**TEXTAUSZUG:**
Mit wüsten wechseln gärten · Trost mit glut ·
Nacht kommt für helle – busse für das glück.

 Dennoch scheint ein Zwiespalt zu bleiben zwischen der Vision des einsamen Dichters im „Vorspiel” und der Wirklichkeit des Herrn der Runde, wie sie im „Stern des Bundes“ sich spiegelt. Nicht aus spätem Rückblick von Heute, sondern aus glücklichem Frohmut der strahlenden Vorkriegsmonate von 1914 kam erstmals die Frage, ob der Dichter, der auf seinem Fußbreit festen Grundes seinen Staat errichtet hatte, nun siegreich in die Zeit zu wirken beginne, und es war, wie sich früher zeigte, einzig der Meister selbst, der allein und unverrückt vor jedem Überschwang und jeder Grenzverwischung warnte. Aber war es wirklich nur Schwäche und Blindheit, daß manche der Jünger hofften und glaubten: große Teile der Widerwelt seien bezwungen, und es nahe die Stunde, um die Grenzsteine des Dichter-Staates tief in den ehemals feindlichen Bereich hinein zu versetzen?

**GEGEBENE ANGABEN:**
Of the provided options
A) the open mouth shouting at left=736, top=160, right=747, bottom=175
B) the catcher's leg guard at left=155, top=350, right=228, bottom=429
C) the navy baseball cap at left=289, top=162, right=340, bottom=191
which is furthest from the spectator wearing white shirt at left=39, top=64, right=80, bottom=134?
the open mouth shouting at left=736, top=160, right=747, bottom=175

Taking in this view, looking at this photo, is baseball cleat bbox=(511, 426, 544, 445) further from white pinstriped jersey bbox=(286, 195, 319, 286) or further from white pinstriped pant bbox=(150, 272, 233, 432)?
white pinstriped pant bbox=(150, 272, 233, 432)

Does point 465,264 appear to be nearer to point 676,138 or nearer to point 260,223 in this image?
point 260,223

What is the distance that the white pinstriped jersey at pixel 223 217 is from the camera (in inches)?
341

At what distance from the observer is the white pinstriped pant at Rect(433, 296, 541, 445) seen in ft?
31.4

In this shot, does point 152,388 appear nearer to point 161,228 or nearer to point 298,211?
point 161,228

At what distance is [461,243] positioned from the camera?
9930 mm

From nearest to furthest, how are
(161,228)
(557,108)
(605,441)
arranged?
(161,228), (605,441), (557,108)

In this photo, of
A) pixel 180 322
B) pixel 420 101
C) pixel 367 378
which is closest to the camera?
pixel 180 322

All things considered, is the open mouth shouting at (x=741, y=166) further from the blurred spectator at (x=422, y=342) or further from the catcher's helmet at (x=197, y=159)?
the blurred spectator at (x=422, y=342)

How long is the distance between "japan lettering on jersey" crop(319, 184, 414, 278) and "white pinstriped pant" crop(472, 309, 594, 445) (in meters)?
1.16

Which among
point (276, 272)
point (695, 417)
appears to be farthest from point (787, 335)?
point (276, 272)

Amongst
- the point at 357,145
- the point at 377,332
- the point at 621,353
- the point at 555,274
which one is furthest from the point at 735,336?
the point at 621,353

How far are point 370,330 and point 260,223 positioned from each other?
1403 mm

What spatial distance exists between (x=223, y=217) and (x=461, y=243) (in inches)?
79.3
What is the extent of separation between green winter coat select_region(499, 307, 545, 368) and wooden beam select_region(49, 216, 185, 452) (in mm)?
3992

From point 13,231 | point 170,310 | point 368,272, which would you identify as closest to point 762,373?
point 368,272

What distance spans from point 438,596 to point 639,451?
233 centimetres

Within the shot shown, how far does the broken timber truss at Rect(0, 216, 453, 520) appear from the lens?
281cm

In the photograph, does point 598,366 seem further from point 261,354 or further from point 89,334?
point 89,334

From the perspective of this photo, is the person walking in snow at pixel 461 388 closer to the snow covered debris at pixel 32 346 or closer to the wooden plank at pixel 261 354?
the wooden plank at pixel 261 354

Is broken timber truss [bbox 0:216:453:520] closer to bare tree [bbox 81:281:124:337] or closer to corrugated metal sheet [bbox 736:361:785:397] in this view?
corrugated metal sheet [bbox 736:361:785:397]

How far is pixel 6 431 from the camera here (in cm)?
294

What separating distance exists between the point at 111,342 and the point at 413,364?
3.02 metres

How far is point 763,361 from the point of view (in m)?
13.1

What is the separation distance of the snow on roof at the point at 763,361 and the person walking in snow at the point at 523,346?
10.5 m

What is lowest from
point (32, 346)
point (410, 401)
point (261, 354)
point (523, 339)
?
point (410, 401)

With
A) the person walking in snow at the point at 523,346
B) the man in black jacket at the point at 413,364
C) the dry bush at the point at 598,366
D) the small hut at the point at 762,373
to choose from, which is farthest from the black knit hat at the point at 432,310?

**DEINE AUFGABE:**
Gib aus dem Textauszug alles von „Dennoch scheint ein“ bis hinunter zu „hinein zu versetzen?“ unverändert aus.

**LÖSUNG DER AUFGABE:**
Dennoch scheint ein Zwiespalt zu bleiben zwischen der Vision des einsamen Dichters im „Vorspiel” und der Wirklichkeit des Herrn der Runde, wie sie im „Stern des Bundes“ sich spiegelt. Nicht aus spätem Rückblick von Heute, sondern aus glücklichem Frohmut der strahlenden Vorkriegsmonate von 1914 kam erstmals die Frage, ob der Dichter, der auf seinem Fußbreit festen Grundes seinen Staat errichtet hatte, nun siegreich in die Zeit zu wirken beginne, und es war, wie sich früher zeigte, einzig der Meister selbst, der allein und unverrückt vor jedem Überschwang und jeder Grenzverwischung warnte. Aber war es wirklich nur Schwäche und Blindheit, daß manche der Jünger hofften und glaubten: große Teile der Widerwelt seien bezwungen, und es nahe die Stunde, um die Grenzsteine des Dichter-Staates tief in den ehemals feindlichen Bereich hinein zu versetzen?